-- Start of DOCUMENT SECTION --
Trace AI Agent Decisions with BigQuery Graph

1. Introduction

BigQuery Graph, BigQuery Conversational Analytics, and the BigQuery Agent Analytics SDK are currently in Preview on Google Cloud. The BigQuery Agent Analytics Plugin is Generally Available (GA). Examples in this codelab use synthetic data.

As autonomous AI agents take on more operational responsibilities (evaluating loan applications, managing marketing budgets, approving access requests), organizations must be able to audit and explain their decisions. Reconstructing the exact context, alternatives considered, and final rationale of an agent's decision is essential for compliance, risk management, and operational trust.

This codelab uses the BigQuery Agent Analytics SDK to transform raw agent event logs into an Agent Context Graph — a queryable graph in BigQuery Graph of agent decisions — on a schedule, without any external graph database or ETL pipeline.

Key terms

  • Agent Decision Trace — the decision-level evidence pulled from an agent's own runs: the options it weighed, the data it touched, and the outcome it committed.
  • Agent Context Graph — the typed, queryable graph in BigQuery Graph that those traces are materialized into. It is the agent-scoped instance of the industry context graph concept (the durable, time-linked layer of decision context that agents both produce and consume); the "Agent" qualifier scopes it to your own agents' runs rather than an enterprise-wide context layer.

In this codelab, bqaa context-graph extracts the agent's decision traces from your agent_events and materializes them into an Agent Context Graph you can query with GQL — following the industry pattern where context graphs are built from decision traces.

Agent Context Graph workflow: an ADK agent’s events flow through the BigQuery Agent Analytics Plugin into the agent_events table, bqaa context-graph extracts the agent’s decision traces into a structured Agent Context Graph, and you query it with GQL and Conversational Analytics

What you'll build

  • An Agent Context Graph (with BigQuery Graph) that models a generic agent decision flow: a request comes in, the agent weighs options, an outcome is committed.
  • A populated agent_events table with a synthetic event corpus.
  • A working bqaa context-graph run that fills the graph from those events.
  • An audit-style GQL query that traces a single decision end-to-end.
-- End of DOCUMENT SECTION --
◆ **REQUIRED TASK**: Extend the codelab on tracing AI agent decisions with BigQuery Graph, picking up after its last line.
-- Start of LISTED ENTRIES --
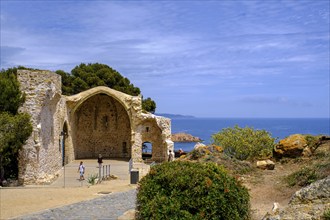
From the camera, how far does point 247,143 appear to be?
22.2 m

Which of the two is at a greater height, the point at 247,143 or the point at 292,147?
the point at 247,143

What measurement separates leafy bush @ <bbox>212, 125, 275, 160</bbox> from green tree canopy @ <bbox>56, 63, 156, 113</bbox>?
16315 mm

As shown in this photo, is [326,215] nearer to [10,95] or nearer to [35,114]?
[10,95]

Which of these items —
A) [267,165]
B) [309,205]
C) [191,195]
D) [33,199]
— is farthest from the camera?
[267,165]

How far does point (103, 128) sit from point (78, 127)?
215 cm

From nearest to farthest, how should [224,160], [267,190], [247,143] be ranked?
[267,190] → [224,160] → [247,143]

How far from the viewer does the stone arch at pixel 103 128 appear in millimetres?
33438

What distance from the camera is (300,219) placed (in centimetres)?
537

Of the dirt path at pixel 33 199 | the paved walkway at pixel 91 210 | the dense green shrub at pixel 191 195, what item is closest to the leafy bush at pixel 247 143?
the dirt path at pixel 33 199

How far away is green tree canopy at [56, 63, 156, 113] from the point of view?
37531 mm

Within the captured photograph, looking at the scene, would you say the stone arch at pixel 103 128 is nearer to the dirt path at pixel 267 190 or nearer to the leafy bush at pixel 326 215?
the dirt path at pixel 267 190

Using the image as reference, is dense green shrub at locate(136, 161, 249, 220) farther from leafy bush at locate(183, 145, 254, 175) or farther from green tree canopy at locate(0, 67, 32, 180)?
green tree canopy at locate(0, 67, 32, 180)

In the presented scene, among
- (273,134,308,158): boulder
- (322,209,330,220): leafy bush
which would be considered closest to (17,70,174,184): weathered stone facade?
(273,134,308,158): boulder

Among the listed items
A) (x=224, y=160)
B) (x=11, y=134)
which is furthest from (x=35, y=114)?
(x=224, y=160)
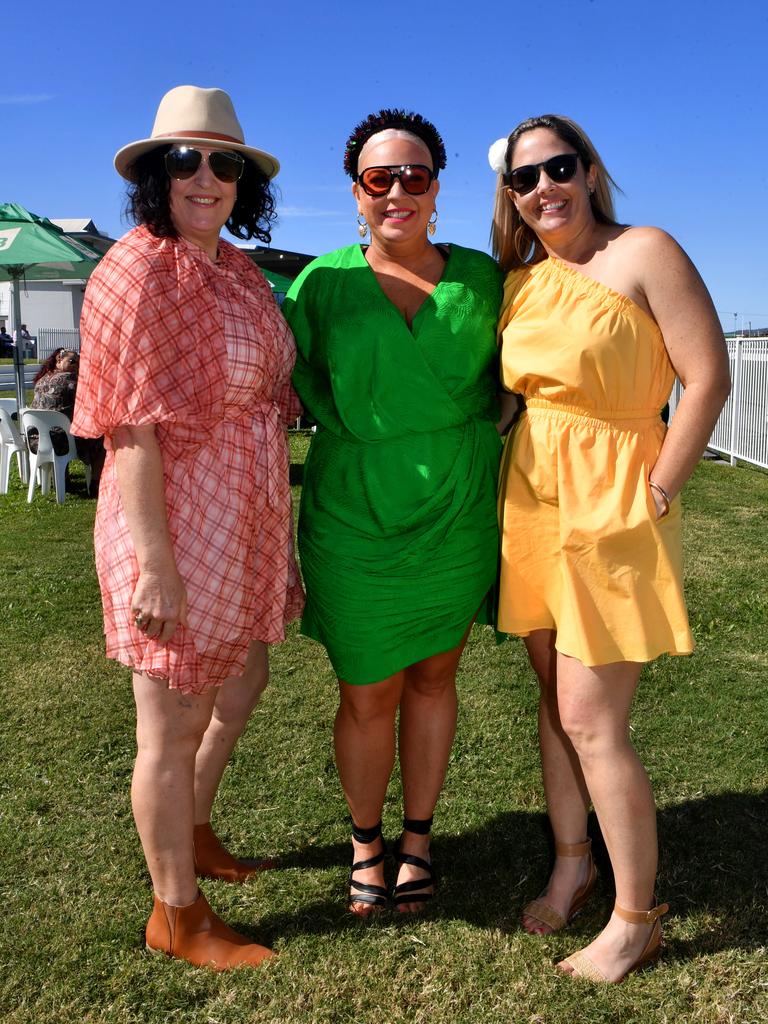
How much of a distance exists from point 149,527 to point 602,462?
1123mm

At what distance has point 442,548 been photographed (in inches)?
105

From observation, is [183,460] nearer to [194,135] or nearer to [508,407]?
[194,135]

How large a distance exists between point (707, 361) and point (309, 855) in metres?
2.00

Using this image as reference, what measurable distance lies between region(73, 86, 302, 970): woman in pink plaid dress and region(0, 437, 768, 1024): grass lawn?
0.20m

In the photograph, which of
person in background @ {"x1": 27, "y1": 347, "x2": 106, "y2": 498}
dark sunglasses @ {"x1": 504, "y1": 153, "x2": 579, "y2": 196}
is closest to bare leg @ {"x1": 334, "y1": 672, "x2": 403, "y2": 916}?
dark sunglasses @ {"x1": 504, "y1": 153, "x2": 579, "y2": 196}

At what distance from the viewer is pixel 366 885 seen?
2.82 m

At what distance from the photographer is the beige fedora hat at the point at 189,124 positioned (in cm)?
231

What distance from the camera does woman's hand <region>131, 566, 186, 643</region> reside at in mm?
2252

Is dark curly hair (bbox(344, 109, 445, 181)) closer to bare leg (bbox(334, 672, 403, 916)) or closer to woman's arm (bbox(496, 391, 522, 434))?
woman's arm (bbox(496, 391, 522, 434))

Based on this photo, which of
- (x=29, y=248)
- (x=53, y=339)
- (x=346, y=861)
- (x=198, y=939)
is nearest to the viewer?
(x=198, y=939)

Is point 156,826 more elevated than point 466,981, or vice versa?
point 156,826

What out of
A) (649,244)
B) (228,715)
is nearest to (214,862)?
(228,715)

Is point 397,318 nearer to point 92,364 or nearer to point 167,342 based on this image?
point 167,342

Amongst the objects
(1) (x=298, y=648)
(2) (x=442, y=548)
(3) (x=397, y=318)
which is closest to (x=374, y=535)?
(2) (x=442, y=548)
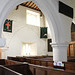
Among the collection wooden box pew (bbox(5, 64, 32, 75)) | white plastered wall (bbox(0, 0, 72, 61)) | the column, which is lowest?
wooden box pew (bbox(5, 64, 32, 75))

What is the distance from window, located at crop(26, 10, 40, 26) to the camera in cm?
1312

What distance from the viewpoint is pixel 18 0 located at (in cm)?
365

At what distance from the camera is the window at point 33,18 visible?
13.1 metres

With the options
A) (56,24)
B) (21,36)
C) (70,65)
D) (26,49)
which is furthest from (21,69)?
(26,49)

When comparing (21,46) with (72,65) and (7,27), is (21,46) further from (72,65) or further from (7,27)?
(72,65)

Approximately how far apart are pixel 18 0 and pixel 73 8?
262cm

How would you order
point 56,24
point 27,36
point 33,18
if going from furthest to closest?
1. point 33,18
2. point 27,36
3. point 56,24

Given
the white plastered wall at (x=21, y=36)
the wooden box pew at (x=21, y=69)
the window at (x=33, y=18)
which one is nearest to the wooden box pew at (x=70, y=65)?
the wooden box pew at (x=21, y=69)

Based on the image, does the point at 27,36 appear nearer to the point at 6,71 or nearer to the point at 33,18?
the point at 33,18

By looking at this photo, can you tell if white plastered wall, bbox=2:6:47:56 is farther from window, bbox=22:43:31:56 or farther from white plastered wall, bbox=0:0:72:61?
white plastered wall, bbox=0:0:72:61

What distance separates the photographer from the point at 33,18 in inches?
533

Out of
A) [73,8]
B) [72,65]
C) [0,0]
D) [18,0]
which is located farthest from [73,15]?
[0,0]

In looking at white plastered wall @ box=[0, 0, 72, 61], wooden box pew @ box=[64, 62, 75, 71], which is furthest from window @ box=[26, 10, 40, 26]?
wooden box pew @ box=[64, 62, 75, 71]

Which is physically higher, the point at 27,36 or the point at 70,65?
the point at 27,36
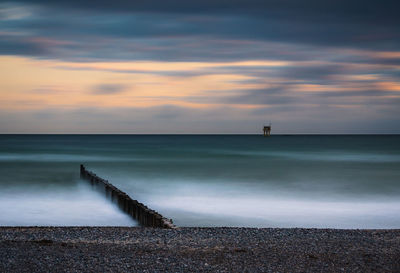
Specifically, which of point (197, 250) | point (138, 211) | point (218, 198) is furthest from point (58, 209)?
point (197, 250)

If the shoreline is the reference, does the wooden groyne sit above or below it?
above

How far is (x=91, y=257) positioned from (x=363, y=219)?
1314 cm

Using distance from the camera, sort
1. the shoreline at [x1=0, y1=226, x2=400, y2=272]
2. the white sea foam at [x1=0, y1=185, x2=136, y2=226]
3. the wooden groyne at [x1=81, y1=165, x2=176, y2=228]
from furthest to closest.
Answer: the white sea foam at [x1=0, y1=185, x2=136, y2=226] < the wooden groyne at [x1=81, y1=165, x2=176, y2=228] < the shoreline at [x1=0, y1=226, x2=400, y2=272]

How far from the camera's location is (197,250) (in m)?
10.3

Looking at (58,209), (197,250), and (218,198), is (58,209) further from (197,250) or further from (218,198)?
(197,250)

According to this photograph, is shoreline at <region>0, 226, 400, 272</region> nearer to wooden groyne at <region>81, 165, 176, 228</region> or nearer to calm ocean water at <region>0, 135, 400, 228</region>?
wooden groyne at <region>81, 165, 176, 228</region>

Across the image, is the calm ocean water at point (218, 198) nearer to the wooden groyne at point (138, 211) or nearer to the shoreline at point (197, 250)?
the wooden groyne at point (138, 211)

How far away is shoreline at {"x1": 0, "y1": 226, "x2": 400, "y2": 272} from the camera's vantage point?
29.6 ft

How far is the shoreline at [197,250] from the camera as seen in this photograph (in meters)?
9.02

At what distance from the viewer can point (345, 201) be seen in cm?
2514

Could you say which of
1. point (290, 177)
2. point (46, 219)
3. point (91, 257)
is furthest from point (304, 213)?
point (290, 177)

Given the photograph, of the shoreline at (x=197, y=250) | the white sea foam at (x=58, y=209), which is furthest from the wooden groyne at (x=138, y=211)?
the shoreline at (x=197, y=250)

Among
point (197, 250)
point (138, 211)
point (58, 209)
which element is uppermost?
point (138, 211)

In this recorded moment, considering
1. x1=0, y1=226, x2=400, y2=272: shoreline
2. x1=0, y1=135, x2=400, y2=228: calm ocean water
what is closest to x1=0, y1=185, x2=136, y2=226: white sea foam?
x1=0, y1=135, x2=400, y2=228: calm ocean water
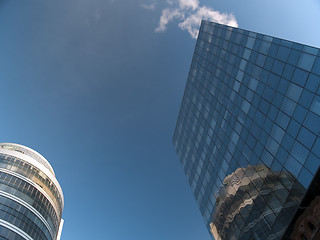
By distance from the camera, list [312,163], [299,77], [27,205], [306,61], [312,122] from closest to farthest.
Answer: [312,163] → [312,122] → [306,61] → [299,77] → [27,205]

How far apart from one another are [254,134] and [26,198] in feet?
158

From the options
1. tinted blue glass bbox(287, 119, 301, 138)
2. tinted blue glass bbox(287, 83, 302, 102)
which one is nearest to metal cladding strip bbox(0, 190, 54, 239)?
tinted blue glass bbox(287, 119, 301, 138)

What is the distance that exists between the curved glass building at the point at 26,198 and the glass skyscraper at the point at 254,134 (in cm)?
3440

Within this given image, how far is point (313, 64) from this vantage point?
2055 centimetres

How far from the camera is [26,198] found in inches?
1917

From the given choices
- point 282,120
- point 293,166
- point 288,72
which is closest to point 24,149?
point 282,120

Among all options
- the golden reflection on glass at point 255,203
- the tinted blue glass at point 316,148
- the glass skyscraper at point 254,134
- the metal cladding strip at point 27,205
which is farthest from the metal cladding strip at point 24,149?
the tinted blue glass at point 316,148

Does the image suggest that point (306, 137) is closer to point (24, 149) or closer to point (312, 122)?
point (312, 122)

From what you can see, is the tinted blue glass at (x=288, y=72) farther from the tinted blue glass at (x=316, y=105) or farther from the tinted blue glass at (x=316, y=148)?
the tinted blue glass at (x=316, y=148)

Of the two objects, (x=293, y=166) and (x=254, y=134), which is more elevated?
(x=254, y=134)

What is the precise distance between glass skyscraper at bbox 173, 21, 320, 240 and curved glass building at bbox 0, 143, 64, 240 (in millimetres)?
34404

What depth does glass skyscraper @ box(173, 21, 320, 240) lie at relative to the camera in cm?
2027

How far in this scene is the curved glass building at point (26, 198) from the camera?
43500 millimetres

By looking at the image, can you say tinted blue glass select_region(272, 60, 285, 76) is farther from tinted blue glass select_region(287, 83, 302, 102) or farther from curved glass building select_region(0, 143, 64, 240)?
curved glass building select_region(0, 143, 64, 240)
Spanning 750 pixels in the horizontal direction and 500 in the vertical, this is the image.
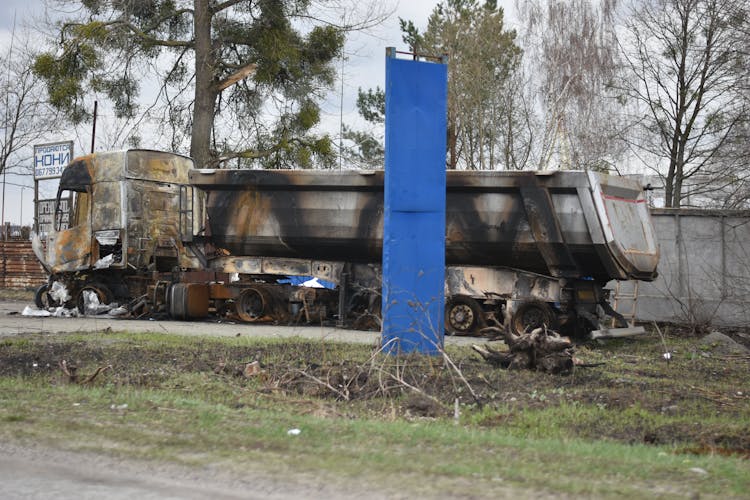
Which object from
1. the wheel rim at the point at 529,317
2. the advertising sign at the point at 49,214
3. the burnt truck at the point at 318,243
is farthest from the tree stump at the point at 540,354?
the advertising sign at the point at 49,214

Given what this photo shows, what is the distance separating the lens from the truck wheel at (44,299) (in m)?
20.3

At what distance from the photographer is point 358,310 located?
17.8m

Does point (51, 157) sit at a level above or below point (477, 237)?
above

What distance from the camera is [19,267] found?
31.4 metres

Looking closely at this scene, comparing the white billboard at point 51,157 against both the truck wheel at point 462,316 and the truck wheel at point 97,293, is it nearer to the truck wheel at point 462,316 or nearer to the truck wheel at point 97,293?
the truck wheel at point 97,293

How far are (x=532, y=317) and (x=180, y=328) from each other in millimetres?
6648

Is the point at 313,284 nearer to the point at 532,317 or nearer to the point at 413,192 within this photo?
the point at 532,317

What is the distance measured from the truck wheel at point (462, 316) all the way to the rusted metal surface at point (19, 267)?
20.1m

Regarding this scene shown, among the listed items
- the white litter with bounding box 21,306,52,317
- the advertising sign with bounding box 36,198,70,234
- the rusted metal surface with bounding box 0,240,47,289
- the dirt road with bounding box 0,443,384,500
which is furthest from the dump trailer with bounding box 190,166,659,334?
the rusted metal surface with bounding box 0,240,47,289

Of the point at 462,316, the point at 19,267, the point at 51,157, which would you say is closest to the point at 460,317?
the point at 462,316

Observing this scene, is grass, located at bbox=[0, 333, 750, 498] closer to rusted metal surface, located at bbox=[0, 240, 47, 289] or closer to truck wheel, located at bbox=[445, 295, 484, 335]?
truck wheel, located at bbox=[445, 295, 484, 335]

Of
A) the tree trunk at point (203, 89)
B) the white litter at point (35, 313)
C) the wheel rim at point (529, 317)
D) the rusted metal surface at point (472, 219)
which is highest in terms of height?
the tree trunk at point (203, 89)

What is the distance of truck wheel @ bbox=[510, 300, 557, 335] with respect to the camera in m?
15.4

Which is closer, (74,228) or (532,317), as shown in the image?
(532,317)
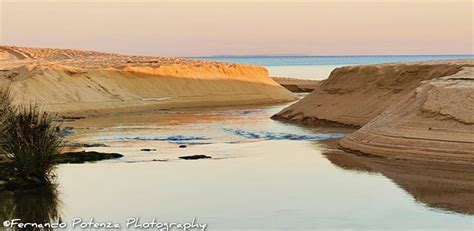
-- End of LISTED ENTRIES --
◆ **TASK RESULT**:
What you'll learn

  • How the BigQuery Agent Analytics Plugin writes to agent_events.
  • How a context graph is defined by just two declarative artifacts — a table DDL and a CREATE PROPERTY GRAPH schema.
  • How to run bqaa context-graph against a BigQuery Graph.
  • How to query a graph using GQL.
  • The production-grade capabilities the SDK supports for enterprise deployments.

What you'll need

  • A Google Cloud project with billing enabled.
  • Owner or Editor role on that project. You will create a BigQuery dataset and grant IAM.
  • The gcloud CLI installed and authenticated, or access to Cloud Shell.
  • Python 3.10 or newer.
  • Familiarity with BigQuery SQL. GQL knowledge is not required.

This codelab is for developers of all levels, including those new to BigQuery Graph.

The resources created in this codelab cost very little, and the final step tears everything down so you are not billed for an idle dataset.

Estimated duration: This codelab takes approximately 35 minutes to complete.

2. Before you begin

Pick a project and region

Open Cloud Shell or a local terminal:

export PROJECT_ID="your-project-id"
export REGION="us-central1"
export DATASET="agent_analytics_demo"
gcloud config set project "$PROJECT_ID"

The single DATASET variable holds both the raw agent_events table and the materialized graph tables. Using one dataset keeps the codelab simple. Production deployments often split events and graph into separate datasets so IAM can be granted narrowly per dataset.

Enable the required APIs

Run the following command to enable the APIs this codelab uses:

gcloud services enable \
    bigquery.googleapis.com \
    aiplatform.googleapis.com \
    --project="$PROJECT_ID"

The aiplatform.googleapis.com API is required because the SDK's default extraction path calls BigQuery's AI.GENERATE function. If you later switch to deterministic extraction with --extraction-mode=compiled-only, this API is no longer needed.

Create the BigQuery dataset

Create the dataset that will hold both the raw agent_events table and the materialized graph tables:

bq --location=US mk --dataset "$PROJECT_ID:$DATASET"

You should see a success message:

Dataset 'your-project-id:agent_analytics_demo' successfully created.

If the dataset already exists, the command errors harmlessly. Leave it in place.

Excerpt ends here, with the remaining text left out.